Restate the records that follow word for word; no pictures should appear.

Records to process:
##########

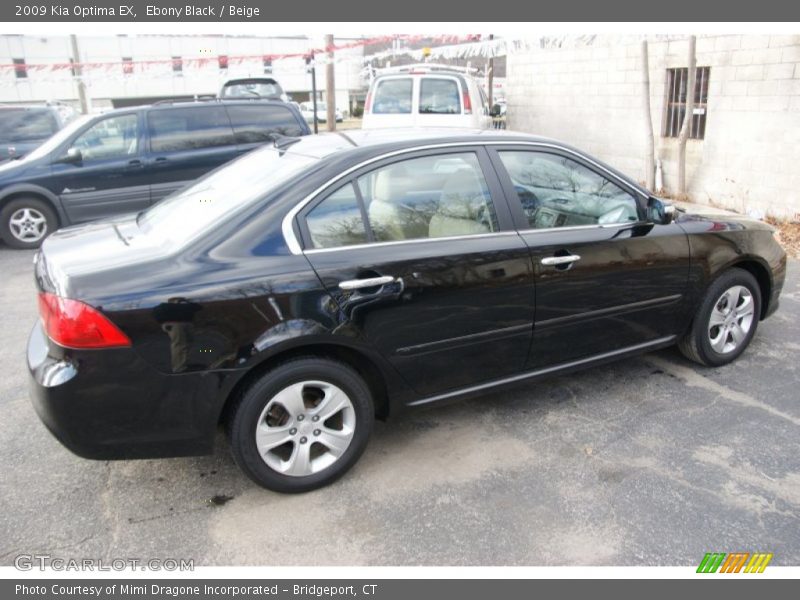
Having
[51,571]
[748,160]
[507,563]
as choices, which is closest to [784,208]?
[748,160]

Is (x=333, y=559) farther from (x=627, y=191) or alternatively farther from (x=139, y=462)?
(x=627, y=191)

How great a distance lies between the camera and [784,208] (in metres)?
7.81

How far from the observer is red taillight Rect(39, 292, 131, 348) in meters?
2.42

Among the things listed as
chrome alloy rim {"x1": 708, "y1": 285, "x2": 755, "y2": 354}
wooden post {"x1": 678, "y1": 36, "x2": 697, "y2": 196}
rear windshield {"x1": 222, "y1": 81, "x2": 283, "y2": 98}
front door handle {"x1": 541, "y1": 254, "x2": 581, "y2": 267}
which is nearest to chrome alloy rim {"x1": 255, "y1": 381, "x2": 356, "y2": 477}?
front door handle {"x1": 541, "y1": 254, "x2": 581, "y2": 267}

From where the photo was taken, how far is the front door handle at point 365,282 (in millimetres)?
2764

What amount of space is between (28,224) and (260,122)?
3.14 m

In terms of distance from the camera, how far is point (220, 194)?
10.3 ft

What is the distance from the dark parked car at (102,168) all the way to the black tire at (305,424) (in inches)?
227

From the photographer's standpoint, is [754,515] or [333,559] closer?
[333,559]

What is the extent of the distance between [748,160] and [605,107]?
3109mm

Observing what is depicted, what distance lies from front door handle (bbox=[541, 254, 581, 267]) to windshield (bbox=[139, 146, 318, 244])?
1.29 m

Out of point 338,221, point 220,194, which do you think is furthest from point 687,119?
point 220,194

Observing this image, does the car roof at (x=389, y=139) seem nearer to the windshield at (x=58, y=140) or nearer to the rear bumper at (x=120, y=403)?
the rear bumper at (x=120, y=403)

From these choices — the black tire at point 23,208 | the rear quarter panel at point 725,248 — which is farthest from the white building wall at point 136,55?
the rear quarter panel at point 725,248
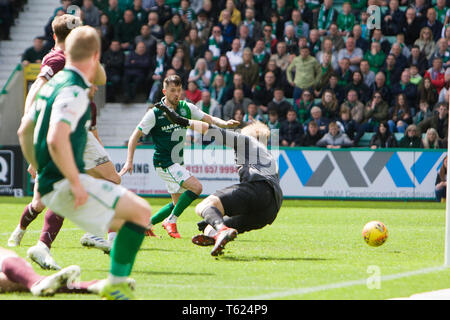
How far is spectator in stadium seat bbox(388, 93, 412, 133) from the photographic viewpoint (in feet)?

##########

Task solution:
Having
[51,571]
[748,160]
[507,563]
as choices, which is closest to [784,208]?
[748,160]

Is (x=333, y=559) farther from (x=627, y=191) or alternatively farther from (x=139, y=462)?
(x=627, y=191)

How great a distance lies between the camera and [784,208] (in metres)?
7.81

How far from the observer is red taillight Rect(39, 292, 131, 348) in meters?
2.42

Among the things listed as
chrome alloy rim {"x1": 708, "y1": 285, "x2": 755, "y2": 354}
wooden post {"x1": 678, "y1": 36, "x2": 697, "y2": 196}
rear windshield {"x1": 222, "y1": 81, "x2": 283, "y2": 98}
front door handle {"x1": 541, "y1": 254, "x2": 581, "y2": 267}
which is nearest to chrome alloy rim {"x1": 255, "y1": 381, "x2": 356, "y2": 477}?
front door handle {"x1": 541, "y1": 254, "x2": 581, "y2": 267}

From where the photo was taken, how far is the front door handle at point 365,282 (in millimetres)?
2764

What amount of space is between (28,224) and (260,122)?
3.14 m

In terms of distance from the camera, how far is point (220, 194)?
10.3 ft

What is the distance from the dark parked car at (102,168) all the way to the black tire at (305,424) (in inches)?
227

From the photographer's standpoint, is [754,515] or [333,559] closer?
[333,559]

What is the extent of the distance between [748,160] and [605,107]?
3109mm

Observing what is depicted, what distance lies from front door handle (bbox=[541, 254, 581, 267]) to windshield (bbox=[139, 146, 318, 244])?
1.29 m

Out of point 338,221, point 220,194, which do you think is furthest from point 687,119?
point 220,194

Observing this image, does the car roof at (x=389, y=139) seem nearer to the windshield at (x=58, y=140) or nearer to the rear bumper at (x=120, y=403)?
the rear bumper at (x=120, y=403)

From these choices — the black tire at point 23,208 | the rear quarter panel at point 725,248 — which is farthest from the white building wall at point 136,55?
the rear quarter panel at point 725,248
How far is spectator in stadium seat bbox(388, 93, 412, 133) from the photographic viewpoint (in feet)?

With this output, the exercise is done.